The Pennsylvania Magazine [1]” was one of only two American magazines which published during the years of the Revolutionary War, including a June, 1775 [1] issue containing a great coverage of Battle of Bunker Hill and Washington’s appointment as Commander-In-Chief, and ending with the July, 1776 issue which included the Declaration of Independence.

The Pennsylvania Magazine [2]

The Pennsylvania Magazine

For most of its 19 month life, which began in January, 1775, it was edited by the famed Thomas Paine [3], employed by the publisher Robert Aitken. Aitken was often frustrated by Paine’s procrastination in providing material, as mentioned in Isaiah Thomas’ “History of Printing in America”:

“…Aitken contracted with Paine to furnish, monthly, for this work, a certain quantity of original matter; but he often found it difficult to prevail on Paine to comply with his engagement…Aitken went to his lodgings & complained of his neglecting to fulfill his contract…insisted on Paine’s accompanying him & proceeding immediately to business & as the workmen were waiting for copy. He accordingly went home with Aitken & was soon seated at the table with the necessary apparatus, which always included a glass, and a decanter of brandy.
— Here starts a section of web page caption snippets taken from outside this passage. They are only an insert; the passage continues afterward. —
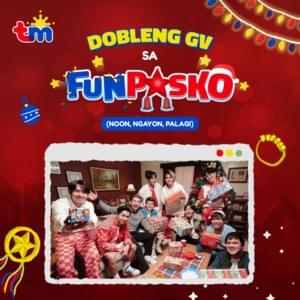 Dobleng GV sa FunPasko (Noon, Ngayon, Palagi) - The Juans & SB19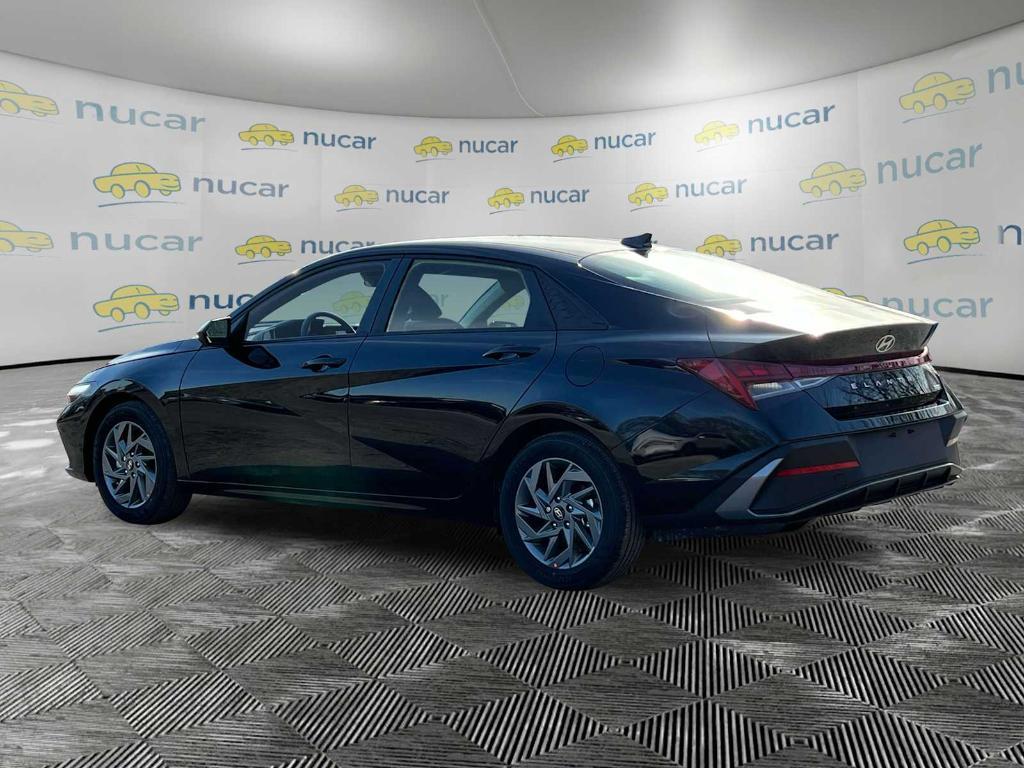 new 2025 Hyundai ELANTRA HEV car, priced at $24,650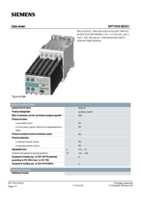 Datasheet for Siemens 3RT19162ED21, EAN: 4011209315846 Datasheet for Siemens 3RT19162ED21, EAN: 4011209315846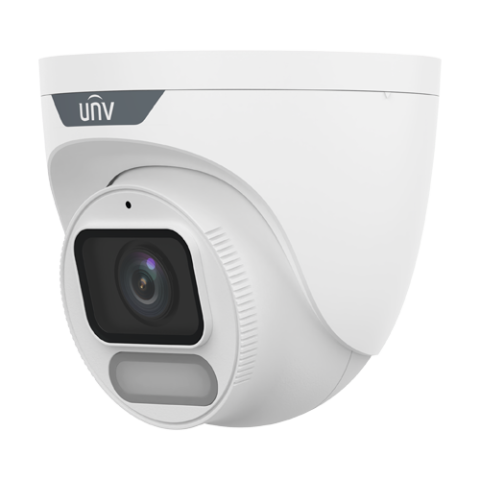 Camera IP 4MP, Wise-ISP, ColorHunter, lentila 4mm, WL 30m, Mic, color 24/7 - UNV IPC3624LE-ADF40K-WP [4]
Aitken observed, ‘he would never write without that.’ The first glass of brandy set him thinking; Aitken feared the second would disqualify him, or render him intractable; but it only illuminated his intellectual system; and when he had swallowed the third glass, he wrote with great rapidity, intelligence and precision; and his ideas appeared to flow faster than he could commit them to paper. What he penned from the inspiration of the brandy was perfectly fit for the press without any alternation or correction.”